Signed <-> Unsigned conversions.

C

Charles Sullivan

Is there a C standard for how conversions between signed and unsigned
variables of the same size are implemented. E.g., if I have:

signed int s1, s2;
unsigned int u1;

s1 = -100;
u1 = s1;
s2 = u1;

printf("s2 = %d\n", s2);

With my (gcc) compiler, s2 has the same value (-100) as s1, but I'm
wondering if that's a C standard.

Thanks for your help.
 
J

John Kelly

Is there a C standard for how conversions between signed and unsigned
variables of the same size are implemented. E.g., if I have:

signed int s1, s2;
unsigned int u1;

s1 = -100;
u1 = s1;

at this point u1 = 4294967196


which cannot be represented in s2. Now if you believe in standards, C99
say:

Otherwise, the new type is signed and the value cannot be
represented in it; either the result is implementation-defined
or an implementation-defined signal is raised.
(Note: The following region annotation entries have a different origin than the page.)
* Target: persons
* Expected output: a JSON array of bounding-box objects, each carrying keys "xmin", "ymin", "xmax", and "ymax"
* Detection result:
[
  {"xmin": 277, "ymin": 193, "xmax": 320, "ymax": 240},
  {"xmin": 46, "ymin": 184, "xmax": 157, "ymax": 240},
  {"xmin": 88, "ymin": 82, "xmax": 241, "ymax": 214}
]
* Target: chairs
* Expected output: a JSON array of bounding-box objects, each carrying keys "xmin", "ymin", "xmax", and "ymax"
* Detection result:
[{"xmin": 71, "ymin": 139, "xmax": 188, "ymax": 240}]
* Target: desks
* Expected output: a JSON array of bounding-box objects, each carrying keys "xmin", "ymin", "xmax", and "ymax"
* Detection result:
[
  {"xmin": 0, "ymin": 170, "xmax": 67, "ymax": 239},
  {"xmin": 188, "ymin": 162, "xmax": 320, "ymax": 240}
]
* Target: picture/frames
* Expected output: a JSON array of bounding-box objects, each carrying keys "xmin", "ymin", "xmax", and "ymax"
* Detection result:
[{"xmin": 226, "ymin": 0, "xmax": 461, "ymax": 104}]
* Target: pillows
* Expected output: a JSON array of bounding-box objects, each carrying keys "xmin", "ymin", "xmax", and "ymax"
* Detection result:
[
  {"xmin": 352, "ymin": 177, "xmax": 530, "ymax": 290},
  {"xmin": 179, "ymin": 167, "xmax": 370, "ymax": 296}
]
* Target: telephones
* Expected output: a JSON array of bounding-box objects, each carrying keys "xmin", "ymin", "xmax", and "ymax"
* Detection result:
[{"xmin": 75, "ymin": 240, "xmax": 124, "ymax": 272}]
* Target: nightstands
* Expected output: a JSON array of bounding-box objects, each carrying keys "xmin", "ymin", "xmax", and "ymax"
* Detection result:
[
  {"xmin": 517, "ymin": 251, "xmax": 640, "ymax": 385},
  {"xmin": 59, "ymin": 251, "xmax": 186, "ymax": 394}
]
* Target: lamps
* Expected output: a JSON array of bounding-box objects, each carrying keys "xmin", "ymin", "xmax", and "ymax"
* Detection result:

So your program may freak out, or it may give you a reasonable answer,
depending on your compiler "implementation."

printf("s2 = %d\n", s2);

With my (gcc) compiler, s2 has the same value (-100) as s1, but I'm
wondering if that's a C standard.

Thanks for your help.

I'm still waiting for someone to point out an implementation that raises
a signal in this case.
 
O

osmium

John Kelly said:
at this point u1 = 4294967196



which cannot be represented in s2. Now if you believe in standards, C99
say:

Or that could have been written in English as

"The result is defined by the implementation."
 
K

Keith Thompson

Charles Sullivan said:
Is there a C standard for how conversions between signed and unsigned
variables of the same size are implemented. E.g., if I have:

signed int s1, s2;
unsigned int u1;

s1 = -100;
u1 = s1;
s2 = u1;

printf("s2 = %d\n", s2);

With my (gcc) compiler, s2 has the same value (-100) as s1, but I'm
wondering if that's a C standard.

If you want *all* the gory details, grab a copy of the latest
almost-official C standard draft from
<http://www.open-std.org/jtc1/sc22/wg14/www/docs/n1256.pdf>
and read the section on Conversions (6.3).

To summarize:

s1 = -100 assigns an int value to an int object; no conversion
is needed.

u1 = s1 peforms an implicit conversion of the int value -100 from
int to unsigned int. For a value out of range of the unsigned
type, the standard specifies that the conversion is done "by
repeatedly adding or subtracting one more than the maximum value
that can be represented in the new type until the value is in the
range of the new type" (this refers to mathematical values, not
to addition or subtraction as it would be done in C). Which is a
somewhat roundabout way of describing the way it typically works on
systems that use a 2's-complement representation for signed integers
(other (rare) systems must do whatever is needed to produce the
same result). So the value stored in u1 is UINT_MAX + 1 - 100.
If UINT_MAX is 65535, u1 is 65436u; if UINT_MAX is 4294967295,
u1 is 4294967196u.

s2 = u1 attempts to convert the unsigned int value UINT_MAX +
1 - 100 from unsigned int to int. Typically this will just
reverse the previous conversion and yield -100, but the standard
doesn't guarantee this; it says that "either the result is
implementation-defined or an implementation-defined signal is
raised". (The permission to raise a signal is new in C99; in C90,
it merely produced an implementation-defined result.)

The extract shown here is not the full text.